La riforma della legge elettorale in Toscana
Un paradosso matematico agita le acque della politica toscana: com'è possibile che oltre 57.000 cittadini si rechino alle urne, esprimano una preferenza eppure restino privi di rappresentanza? In questo contesto, la mossa del Partito Democratico di proporre l’abolizione del cosiddetto "listino bloccato" somiglia a un’operazione di ingegneria del consenso.
La proposta firmata da Simone Bezzini, capogruppo PD, punta a eliminare la facoltà di indicare fino a tre candidature regionali bloccate. Sulla carta, la narrazione è accattivante: "rafforzare il ruolo degli elettori", restituendo centralità alle preferenze. Il listino tuttavia è uno strumento facoltativo che le stesse forze politiche — da Fratelli d'Italia al Movimento 5 Stelle — ammettono di aver raramente utilizzato.
Come sottolineato da Antonella Bundu, già candidata alla presidenza per Toscana Rossa, ci troviamo di fronte a un’anomalia marginale. Intervenire chirurgicamente su un dettaglio quasi mai adoperato serve a poco se non si ha il coraggio di toccare il cuore del sistema che comprime la pluralità. Oggi, chi sceglie di correre fuori dalle grandi coalizioni deve superare la barriera del 5%, mentre a chi si schiera sotto l'ombrello dei grandi blocchi basta il 3%. In un Consiglio Regionale di 40 seggi, dove ogni scranno vale tecnicamente circa il 2,5% dei voti, imporre un filtro al 5% significa raddoppiare il "prezzo" dell'ingresso democratico.

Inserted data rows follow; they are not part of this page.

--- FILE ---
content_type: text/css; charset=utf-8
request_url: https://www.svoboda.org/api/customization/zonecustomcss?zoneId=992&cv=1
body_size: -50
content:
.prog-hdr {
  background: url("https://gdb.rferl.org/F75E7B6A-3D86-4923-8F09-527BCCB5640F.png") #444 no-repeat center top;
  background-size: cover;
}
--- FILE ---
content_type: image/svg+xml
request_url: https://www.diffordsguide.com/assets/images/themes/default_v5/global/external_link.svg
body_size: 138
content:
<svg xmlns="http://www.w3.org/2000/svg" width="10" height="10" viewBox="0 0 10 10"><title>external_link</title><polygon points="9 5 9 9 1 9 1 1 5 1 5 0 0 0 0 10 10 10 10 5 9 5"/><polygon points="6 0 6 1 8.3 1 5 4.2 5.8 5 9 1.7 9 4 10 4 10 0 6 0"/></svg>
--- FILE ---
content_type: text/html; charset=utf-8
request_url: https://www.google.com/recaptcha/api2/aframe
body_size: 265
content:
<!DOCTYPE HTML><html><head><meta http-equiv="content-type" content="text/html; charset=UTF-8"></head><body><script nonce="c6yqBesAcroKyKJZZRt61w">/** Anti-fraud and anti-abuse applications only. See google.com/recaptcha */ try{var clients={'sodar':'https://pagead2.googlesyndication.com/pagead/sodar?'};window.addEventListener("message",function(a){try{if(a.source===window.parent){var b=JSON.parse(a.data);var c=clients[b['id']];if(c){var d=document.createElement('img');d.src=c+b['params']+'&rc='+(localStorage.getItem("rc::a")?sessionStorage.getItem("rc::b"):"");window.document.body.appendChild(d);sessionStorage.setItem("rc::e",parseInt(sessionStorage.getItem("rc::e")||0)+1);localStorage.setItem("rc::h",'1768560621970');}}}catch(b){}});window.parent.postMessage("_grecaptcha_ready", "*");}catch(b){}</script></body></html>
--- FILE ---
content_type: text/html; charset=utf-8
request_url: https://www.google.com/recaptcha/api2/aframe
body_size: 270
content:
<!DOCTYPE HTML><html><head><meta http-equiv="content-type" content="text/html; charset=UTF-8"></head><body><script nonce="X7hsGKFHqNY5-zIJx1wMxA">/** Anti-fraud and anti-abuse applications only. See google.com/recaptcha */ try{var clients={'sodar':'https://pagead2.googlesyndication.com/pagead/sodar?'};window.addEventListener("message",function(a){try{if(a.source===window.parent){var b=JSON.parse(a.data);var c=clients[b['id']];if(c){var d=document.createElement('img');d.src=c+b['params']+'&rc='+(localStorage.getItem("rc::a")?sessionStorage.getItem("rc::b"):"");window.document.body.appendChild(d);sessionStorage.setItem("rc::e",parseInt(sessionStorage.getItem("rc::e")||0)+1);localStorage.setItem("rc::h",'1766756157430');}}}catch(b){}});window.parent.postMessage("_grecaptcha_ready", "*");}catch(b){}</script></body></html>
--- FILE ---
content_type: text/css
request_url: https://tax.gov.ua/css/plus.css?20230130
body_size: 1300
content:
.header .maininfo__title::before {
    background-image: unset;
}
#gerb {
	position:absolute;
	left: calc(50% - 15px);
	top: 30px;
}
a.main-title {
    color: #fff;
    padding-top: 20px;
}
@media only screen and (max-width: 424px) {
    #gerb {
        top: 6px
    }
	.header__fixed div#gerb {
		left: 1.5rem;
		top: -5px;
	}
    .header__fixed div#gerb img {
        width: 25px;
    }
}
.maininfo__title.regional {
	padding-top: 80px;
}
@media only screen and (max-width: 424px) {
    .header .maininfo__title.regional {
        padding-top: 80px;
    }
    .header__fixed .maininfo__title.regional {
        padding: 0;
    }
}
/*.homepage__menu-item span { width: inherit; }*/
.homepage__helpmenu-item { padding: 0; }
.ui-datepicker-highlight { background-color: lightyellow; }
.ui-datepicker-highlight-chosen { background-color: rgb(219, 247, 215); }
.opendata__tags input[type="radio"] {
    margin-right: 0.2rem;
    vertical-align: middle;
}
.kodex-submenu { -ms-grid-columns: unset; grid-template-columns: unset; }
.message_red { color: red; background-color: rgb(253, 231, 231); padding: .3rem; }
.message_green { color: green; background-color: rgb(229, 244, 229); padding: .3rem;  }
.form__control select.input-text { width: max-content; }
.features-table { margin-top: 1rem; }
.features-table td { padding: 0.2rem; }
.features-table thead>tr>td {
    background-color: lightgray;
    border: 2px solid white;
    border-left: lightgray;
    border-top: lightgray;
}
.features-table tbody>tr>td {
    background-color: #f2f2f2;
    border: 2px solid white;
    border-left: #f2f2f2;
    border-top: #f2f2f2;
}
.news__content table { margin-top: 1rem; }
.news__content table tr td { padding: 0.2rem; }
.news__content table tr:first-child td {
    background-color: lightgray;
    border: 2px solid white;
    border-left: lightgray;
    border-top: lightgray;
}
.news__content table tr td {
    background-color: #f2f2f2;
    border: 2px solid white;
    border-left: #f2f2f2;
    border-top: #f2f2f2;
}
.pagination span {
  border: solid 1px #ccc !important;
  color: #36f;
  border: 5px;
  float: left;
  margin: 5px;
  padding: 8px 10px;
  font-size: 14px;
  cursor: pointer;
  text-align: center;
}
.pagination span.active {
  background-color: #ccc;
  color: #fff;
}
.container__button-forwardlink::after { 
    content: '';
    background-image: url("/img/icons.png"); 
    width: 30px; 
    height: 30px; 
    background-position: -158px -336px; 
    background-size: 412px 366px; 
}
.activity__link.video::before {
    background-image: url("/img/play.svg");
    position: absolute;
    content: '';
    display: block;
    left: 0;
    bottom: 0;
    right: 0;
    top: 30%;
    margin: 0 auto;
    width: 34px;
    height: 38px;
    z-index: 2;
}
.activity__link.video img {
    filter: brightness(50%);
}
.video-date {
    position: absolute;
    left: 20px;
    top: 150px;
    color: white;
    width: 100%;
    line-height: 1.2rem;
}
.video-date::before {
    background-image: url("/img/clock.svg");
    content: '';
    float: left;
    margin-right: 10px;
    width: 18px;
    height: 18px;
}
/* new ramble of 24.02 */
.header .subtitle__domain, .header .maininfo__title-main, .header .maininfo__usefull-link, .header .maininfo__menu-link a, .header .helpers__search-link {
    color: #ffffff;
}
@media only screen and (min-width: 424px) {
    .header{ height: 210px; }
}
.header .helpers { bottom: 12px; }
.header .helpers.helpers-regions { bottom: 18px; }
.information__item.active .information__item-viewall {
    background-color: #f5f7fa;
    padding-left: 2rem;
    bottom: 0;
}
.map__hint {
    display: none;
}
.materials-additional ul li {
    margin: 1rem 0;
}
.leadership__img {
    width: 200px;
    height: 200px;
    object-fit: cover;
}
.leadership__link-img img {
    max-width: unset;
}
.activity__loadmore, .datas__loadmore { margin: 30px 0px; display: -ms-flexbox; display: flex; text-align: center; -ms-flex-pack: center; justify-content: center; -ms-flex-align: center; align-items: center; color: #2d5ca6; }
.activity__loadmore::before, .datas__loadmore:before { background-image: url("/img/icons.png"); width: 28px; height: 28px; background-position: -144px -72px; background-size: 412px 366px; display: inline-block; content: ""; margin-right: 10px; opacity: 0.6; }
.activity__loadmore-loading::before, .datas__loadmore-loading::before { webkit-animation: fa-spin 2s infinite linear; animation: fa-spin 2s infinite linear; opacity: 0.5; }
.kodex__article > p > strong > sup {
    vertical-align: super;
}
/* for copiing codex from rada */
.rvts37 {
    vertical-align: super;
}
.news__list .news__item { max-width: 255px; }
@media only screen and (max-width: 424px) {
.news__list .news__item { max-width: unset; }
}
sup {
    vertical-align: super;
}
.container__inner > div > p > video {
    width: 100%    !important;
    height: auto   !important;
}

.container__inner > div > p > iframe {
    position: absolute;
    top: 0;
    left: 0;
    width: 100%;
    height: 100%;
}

Non è un argine alla frammentazione, ma un’architettura dell'esclusione. Il caso di Toscana Rossa è emblematico: 57.250 voti di lista (4,51%) e una candidata presidente, Antonella Bundu, capace di raccogliere 72.321 preferenze personali (5,18%). La sentenza n. 04950/2026 del Consiglio di Stato ha definito "astrattamente plausibile" la critica a tale meccanismo, richiamando esplicitamente la politica alle proprie responsabilità.
Mentre i partiti già presenti in Consiglio godono dell'esenzione, le nuove formazioni o quelle rimaste fuori sono costrette a una raccolta firme, spesso imposta nel cuore della stagione estiva.*
Attualmente, la legge non riconosce al voto al presidente della Giunta alcun valore ai fini del calcolo per l'ingresso delle liste collegate: l'elettore che sostiene un leader manifesta una chiara volontà di partecipazione che viene però annullata da un calcolo matematico punitivo. La proposta del PD ha avuto il merito di scoperchiare un vaso di Pandora, innescando una reazione trasversale che va ben oltre il "ritocchino" del listino. Alleanza Verdi e Sinistra, attraverso i consiglieri Lorenzo Falchi, Diletta Fallani e Massimiliano Ghimenti, ha chiesto una "riforma coraggiosa" che sani le iniquità tra liste singole e coalizzate, denunciando lo sbilanciamento della rappresentanza territoriale.
Su questo terreno si trova una convergenza con l'opposizione di destra: Francesco Michelotti (Fratelli d'Italia) si dice pronto al confronto, ma esige che l'intera impalcatura venga ridisegnata per tutelare le province minori e la territorialità. Anche il Movimento 5 Stelle, con Irene Galletti e Luca Rossi Romanelli, avverte che le regole del gioco non possono essere frutto di "convenienze contingenti". Si è creato, di fatto, un fronte ampio che chiede di passare dalla manutenzione ordinaria a una revisione strutturale che garantisca la qualità democratica della Toscana.
Il dibattito sulla riforma troverà un momento di sintesi politica il prossimo 29 giugno, in occasione del convegno promosso dal M5S al Palazzo del Pegaso.